The National Endowment for the Humanities (NEH) has awarded a grant of $150,000 to the American Folklore Society (AFS) for work on the publication of a scholarly edition of the American Folklife Center's James Madison Carpenter Collection, one of the most significant collections of British traditions of the 20th century. The grant will be administered by the AFS and managed by a team of British and American folklorists in consultation with the American Folklife Center (AFC) and the AFS.
![From the James Madison Carpenter Collection in the Library's American Folklife Center: "Pace-eggers" in Yorkshire, England, perform a traditional folk play in return for decorated "pace eggs" (also known as "paste eggs") and gifts at Easter, ca. 1925.](images/carpenter.jpg)
From the James Madison Carpenter Collection in the Library's American Folklife Center: "Pace-eggers" in Yorkshire, England, perform a traditional folk play in return for decorated "pace eggs" (also known as "paste eggs") and gifts at Easter, ca. 1925.
The American Folklife Center at the Library of Congress was created by Congress in 1976 "to preserve and present American Folklife." The center incorporates the Archive of Folk Culture, which was established at the Library in 1928 as a repository for American Folk Music. The center and its collections have grown to encompass all aspects of folklore and folklife from this country and around the world.
The American Folklore Society, founded in 1888, is an international association of people who create and communicate knowledge about folklore throughout the world. Its more than 2,200 members and subscribers are scholars, teachers and librarians at colleges and universities; professionals in arts and cultural organizations; and community members involved in folklore work.
AFC staff will aid in the preparation of the edition through consultation and reference work. The grant will allow this major collaborative effort to continue so that the public will have complete access to one of the most important collections of British folk music, dance and drama in the future.
The NEH grant will allow the completion of the first phase of the critical edition, which will cover the ballads, sea shanties, folk plays, songs associated with folk play and folk dance, and instrumental music. For the first time, Carpenter's extensive treasury of texts and transcriptions will be available in print, taking its place in importance alongside other great compilations such as the Frank C. Brown Collection and the Grieg-Duncan Folk Song Collection.
Folklorist James Madison Carpenter (1888-1983) was born in Blacklands, Miss. He became a scholar of traditional song under George Lyman Kittredge at Harvard University, where he received his doctorate in 1929. Immediately he set off for Great Britain, where over the next six years he collected more than 6,000 song texts and 500 versions of folk plays, as well as narratives, games and other traditions. In addition, Carpenter's subsequent work in the United States yielded an important body of material, including some of the earliest and best African American narrative recordings.

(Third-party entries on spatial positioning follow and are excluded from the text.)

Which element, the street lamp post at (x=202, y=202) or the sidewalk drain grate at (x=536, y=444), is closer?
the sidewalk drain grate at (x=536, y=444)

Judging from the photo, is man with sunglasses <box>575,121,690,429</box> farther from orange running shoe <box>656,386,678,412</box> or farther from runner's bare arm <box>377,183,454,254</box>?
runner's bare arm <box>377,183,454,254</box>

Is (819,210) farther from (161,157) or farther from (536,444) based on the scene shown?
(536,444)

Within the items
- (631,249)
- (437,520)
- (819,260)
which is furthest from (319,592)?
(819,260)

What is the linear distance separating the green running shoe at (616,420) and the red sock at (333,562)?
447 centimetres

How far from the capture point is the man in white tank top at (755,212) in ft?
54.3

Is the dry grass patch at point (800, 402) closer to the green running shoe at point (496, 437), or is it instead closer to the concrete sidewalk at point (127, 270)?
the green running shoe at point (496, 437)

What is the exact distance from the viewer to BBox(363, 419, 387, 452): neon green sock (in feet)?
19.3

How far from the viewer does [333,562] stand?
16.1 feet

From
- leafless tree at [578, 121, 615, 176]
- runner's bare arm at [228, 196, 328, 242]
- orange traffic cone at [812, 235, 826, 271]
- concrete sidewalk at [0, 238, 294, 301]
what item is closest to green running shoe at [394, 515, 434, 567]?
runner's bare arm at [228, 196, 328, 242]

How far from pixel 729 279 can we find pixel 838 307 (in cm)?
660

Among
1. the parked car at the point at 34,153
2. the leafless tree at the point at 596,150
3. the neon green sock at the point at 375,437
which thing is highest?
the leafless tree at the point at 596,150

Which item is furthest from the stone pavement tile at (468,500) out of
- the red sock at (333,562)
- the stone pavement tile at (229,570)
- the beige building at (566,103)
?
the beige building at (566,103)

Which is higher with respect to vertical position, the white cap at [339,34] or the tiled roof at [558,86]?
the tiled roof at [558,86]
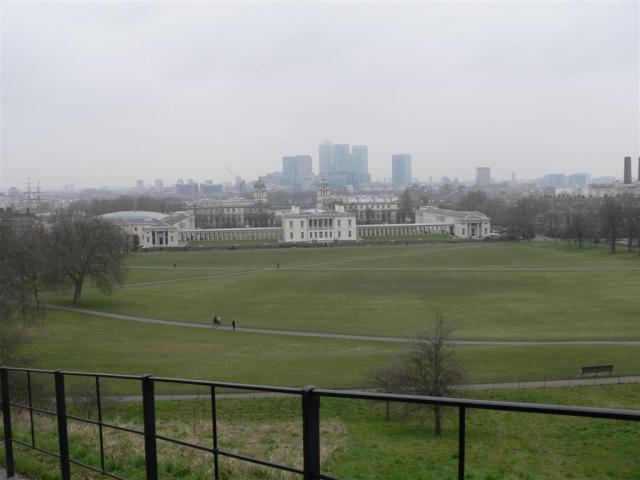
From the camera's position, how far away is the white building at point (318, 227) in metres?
126

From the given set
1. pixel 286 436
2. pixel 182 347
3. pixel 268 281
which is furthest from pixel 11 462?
pixel 268 281

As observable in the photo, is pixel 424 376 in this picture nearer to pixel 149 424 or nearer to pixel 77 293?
pixel 149 424

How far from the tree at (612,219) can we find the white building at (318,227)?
50.8 meters

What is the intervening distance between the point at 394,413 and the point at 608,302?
3109 centimetres

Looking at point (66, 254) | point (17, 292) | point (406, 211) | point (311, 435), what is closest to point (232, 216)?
point (406, 211)

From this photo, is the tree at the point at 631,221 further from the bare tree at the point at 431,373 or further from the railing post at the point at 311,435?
the railing post at the point at 311,435

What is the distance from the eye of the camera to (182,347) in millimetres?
31609

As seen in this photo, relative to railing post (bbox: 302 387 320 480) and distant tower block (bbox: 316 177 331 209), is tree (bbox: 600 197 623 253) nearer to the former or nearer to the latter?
railing post (bbox: 302 387 320 480)

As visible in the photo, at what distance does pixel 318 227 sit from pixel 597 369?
10556cm

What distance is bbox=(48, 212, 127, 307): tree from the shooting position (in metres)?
44.8

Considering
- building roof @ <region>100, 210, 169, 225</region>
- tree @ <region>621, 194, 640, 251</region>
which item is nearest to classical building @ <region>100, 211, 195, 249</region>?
building roof @ <region>100, 210, 169, 225</region>

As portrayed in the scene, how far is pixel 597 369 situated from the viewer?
23672mm

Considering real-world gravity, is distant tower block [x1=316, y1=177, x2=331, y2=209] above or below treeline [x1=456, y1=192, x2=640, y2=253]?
above

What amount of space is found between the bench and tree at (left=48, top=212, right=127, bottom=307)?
3406 centimetres
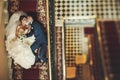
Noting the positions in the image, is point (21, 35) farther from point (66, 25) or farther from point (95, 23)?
point (95, 23)

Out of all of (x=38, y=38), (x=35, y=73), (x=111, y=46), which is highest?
(x=38, y=38)

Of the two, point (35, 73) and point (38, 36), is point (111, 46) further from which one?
point (35, 73)

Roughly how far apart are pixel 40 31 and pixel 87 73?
46.0 inches

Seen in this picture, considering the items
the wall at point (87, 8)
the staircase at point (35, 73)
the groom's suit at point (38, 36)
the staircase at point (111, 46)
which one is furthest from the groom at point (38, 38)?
the staircase at point (111, 46)

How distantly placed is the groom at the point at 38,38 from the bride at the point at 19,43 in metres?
0.08

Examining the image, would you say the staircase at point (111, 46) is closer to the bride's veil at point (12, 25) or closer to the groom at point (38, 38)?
the groom at point (38, 38)

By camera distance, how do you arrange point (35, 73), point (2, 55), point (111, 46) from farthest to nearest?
point (35, 73) < point (2, 55) < point (111, 46)

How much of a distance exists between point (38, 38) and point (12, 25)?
1.81ft

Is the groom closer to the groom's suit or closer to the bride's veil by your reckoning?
the groom's suit

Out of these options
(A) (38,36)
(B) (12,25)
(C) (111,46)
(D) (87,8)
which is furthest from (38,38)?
(C) (111,46)

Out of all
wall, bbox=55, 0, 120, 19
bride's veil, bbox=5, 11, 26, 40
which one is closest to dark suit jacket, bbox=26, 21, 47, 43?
bride's veil, bbox=5, 11, 26, 40

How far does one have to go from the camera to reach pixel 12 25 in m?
5.81

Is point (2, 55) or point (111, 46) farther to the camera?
point (2, 55)

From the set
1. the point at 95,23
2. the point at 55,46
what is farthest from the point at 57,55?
the point at 95,23
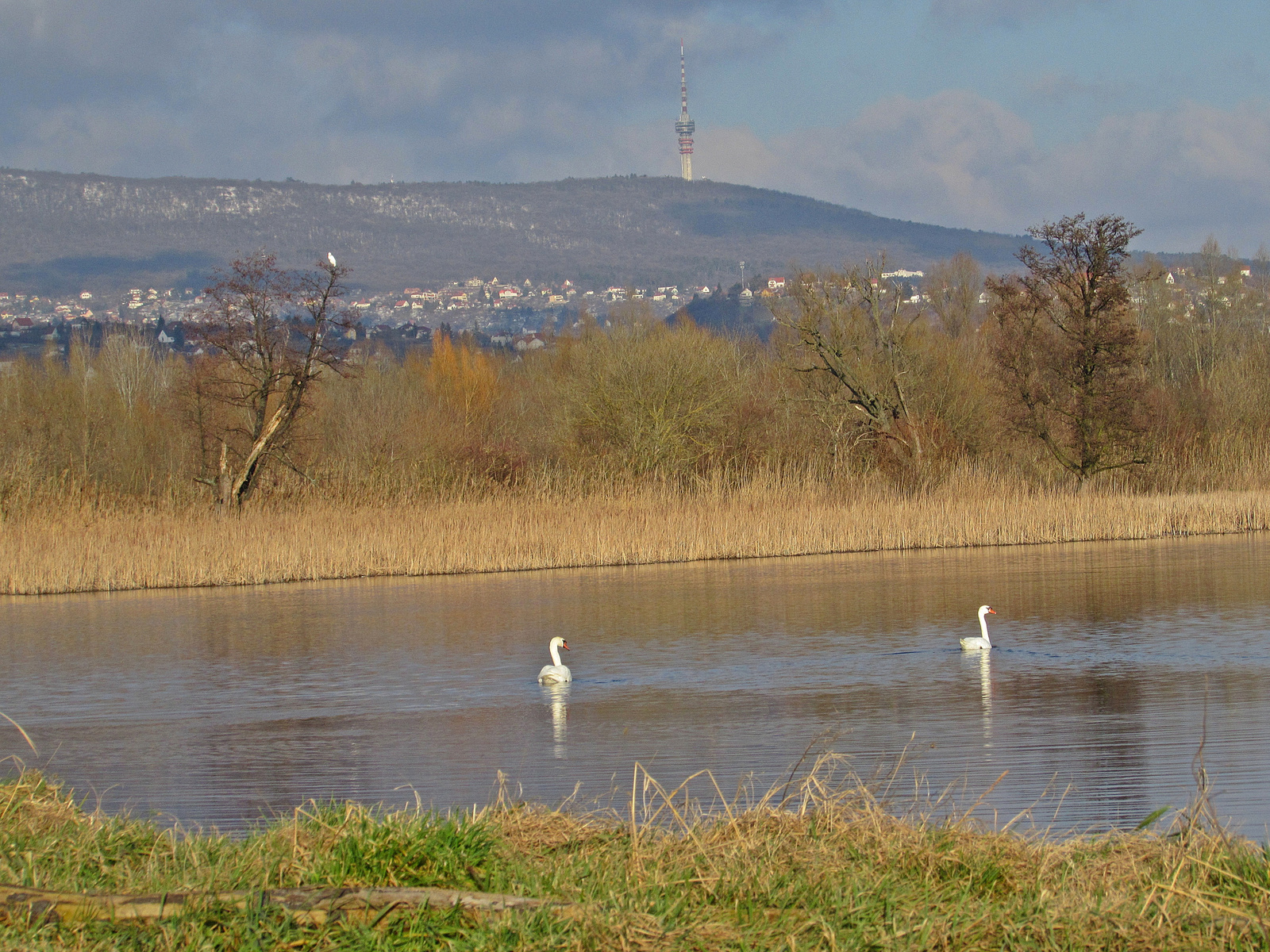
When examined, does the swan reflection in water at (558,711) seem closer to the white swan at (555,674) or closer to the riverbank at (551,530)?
the white swan at (555,674)

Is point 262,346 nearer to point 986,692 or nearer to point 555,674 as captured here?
point 555,674

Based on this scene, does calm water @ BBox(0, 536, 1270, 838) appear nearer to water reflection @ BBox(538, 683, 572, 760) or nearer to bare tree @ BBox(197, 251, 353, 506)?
water reflection @ BBox(538, 683, 572, 760)

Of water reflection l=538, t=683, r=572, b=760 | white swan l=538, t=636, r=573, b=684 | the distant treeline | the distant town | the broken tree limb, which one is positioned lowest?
water reflection l=538, t=683, r=572, b=760

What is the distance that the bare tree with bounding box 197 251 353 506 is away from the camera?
27906mm

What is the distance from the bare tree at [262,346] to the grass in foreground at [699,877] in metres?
23.1

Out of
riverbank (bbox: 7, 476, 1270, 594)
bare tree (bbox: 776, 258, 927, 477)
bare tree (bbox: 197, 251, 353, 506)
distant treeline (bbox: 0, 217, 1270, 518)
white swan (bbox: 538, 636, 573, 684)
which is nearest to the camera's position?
white swan (bbox: 538, 636, 573, 684)

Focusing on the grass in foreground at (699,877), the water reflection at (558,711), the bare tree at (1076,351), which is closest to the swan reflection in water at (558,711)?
the water reflection at (558,711)

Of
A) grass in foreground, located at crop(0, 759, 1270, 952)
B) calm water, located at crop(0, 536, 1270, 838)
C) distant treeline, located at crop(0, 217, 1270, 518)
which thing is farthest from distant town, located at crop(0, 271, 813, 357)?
grass in foreground, located at crop(0, 759, 1270, 952)

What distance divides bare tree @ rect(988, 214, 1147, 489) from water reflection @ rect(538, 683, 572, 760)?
20.6 m

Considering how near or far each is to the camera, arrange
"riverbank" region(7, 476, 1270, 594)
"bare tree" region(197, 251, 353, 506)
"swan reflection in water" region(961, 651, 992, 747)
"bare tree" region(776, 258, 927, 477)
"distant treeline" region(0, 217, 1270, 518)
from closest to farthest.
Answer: "swan reflection in water" region(961, 651, 992, 747) < "riverbank" region(7, 476, 1270, 594) < "bare tree" region(197, 251, 353, 506) < "distant treeline" region(0, 217, 1270, 518) < "bare tree" region(776, 258, 927, 477)

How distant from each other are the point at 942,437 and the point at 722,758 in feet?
81.4

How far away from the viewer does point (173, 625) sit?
16547mm

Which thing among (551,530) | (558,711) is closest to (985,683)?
(558,711)

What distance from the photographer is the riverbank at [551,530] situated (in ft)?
71.6
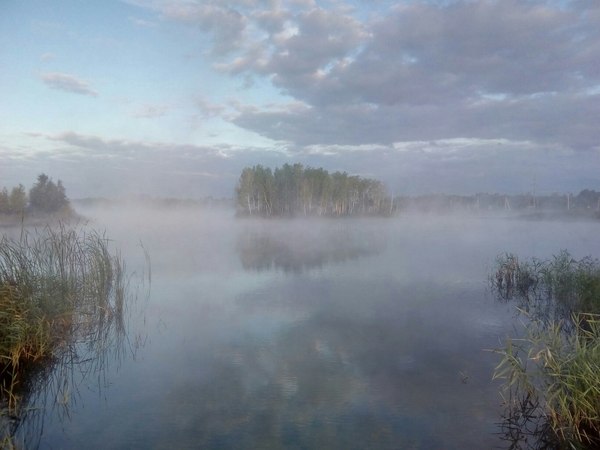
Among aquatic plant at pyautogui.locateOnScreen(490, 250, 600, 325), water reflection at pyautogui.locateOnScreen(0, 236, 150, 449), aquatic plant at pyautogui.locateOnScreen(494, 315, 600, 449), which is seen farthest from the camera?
aquatic plant at pyautogui.locateOnScreen(490, 250, 600, 325)

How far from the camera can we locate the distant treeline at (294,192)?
54838 millimetres

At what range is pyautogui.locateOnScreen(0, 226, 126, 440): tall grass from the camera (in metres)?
6.12

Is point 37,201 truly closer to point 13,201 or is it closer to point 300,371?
point 13,201

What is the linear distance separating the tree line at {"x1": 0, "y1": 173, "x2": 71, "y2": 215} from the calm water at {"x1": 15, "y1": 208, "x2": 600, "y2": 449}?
Answer: 80.1 ft

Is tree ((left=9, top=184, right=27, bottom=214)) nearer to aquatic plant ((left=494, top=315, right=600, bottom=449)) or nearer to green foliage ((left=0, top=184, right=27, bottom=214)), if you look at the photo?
green foliage ((left=0, top=184, right=27, bottom=214))

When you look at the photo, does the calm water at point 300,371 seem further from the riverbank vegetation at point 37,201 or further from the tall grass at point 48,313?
the riverbank vegetation at point 37,201

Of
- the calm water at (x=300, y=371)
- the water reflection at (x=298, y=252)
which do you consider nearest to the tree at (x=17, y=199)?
the water reflection at (x=298, y=252)

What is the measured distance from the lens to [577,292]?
9680 millimetres

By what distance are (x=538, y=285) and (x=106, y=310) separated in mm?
11657

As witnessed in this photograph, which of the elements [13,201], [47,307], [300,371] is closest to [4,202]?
[13,201]

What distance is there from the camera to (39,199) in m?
33.7

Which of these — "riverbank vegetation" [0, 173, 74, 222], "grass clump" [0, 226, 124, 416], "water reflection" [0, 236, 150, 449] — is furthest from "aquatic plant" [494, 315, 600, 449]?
"riverbank vegetation" [0, 173, 74, 222]

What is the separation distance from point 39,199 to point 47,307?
31281mm

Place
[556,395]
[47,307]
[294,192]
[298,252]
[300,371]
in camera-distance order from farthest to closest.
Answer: [294,192], [298,252], [47,307], [300,371], [556,395]
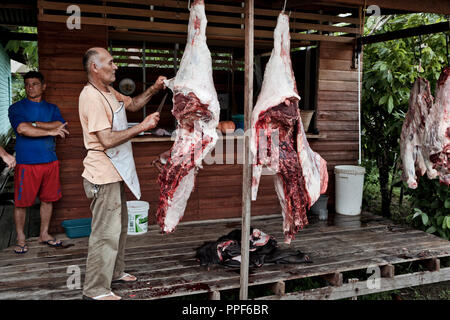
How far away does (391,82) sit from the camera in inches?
249

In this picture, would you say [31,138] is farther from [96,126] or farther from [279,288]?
[279,288]

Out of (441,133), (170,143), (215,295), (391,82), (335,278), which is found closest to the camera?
(215,295)

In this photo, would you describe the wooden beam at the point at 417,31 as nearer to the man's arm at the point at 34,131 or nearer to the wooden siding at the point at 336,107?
the wooden siding at the point at 336,107

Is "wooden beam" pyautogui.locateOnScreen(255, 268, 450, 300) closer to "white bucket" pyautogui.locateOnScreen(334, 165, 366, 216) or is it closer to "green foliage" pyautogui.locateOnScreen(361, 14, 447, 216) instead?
"white bucket" pyautogui.locateOnScreen(334, 165, 366, 216)

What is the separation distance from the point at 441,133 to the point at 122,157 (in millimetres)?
3409

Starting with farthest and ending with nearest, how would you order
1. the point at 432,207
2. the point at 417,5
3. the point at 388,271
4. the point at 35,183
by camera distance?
1. the point at 432,207
2. the point at 35,183
3. the point at 388,271
4. the point at 417,5

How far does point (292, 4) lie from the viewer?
4051 millimetres

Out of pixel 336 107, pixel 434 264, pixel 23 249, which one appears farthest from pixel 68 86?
pixel 434 264

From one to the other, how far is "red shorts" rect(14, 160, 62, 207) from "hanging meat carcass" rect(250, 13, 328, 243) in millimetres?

In 1972 the Library of Congress purchased the collection from Carpenter, and in 1999 Julia Bishop, leading a team of British folklore scholars, created an item-level catalog of the collection at the Library, making the Carpenter materials more accessible to the public. This catalog is available at www.hrionline.ac.uk/carpenter/, and it was the first step toward the scholarly publication of this rare musical archive.
A preliminary finding aid to the collection is available on the Library of Congress' Web site at www.loc.gov/folklife/guides/carpenter.html. The American Folklife Center has completed the digitization of all items in the Carpenter collection and plans to place the whole collection online in the near future, with links to the online catalog.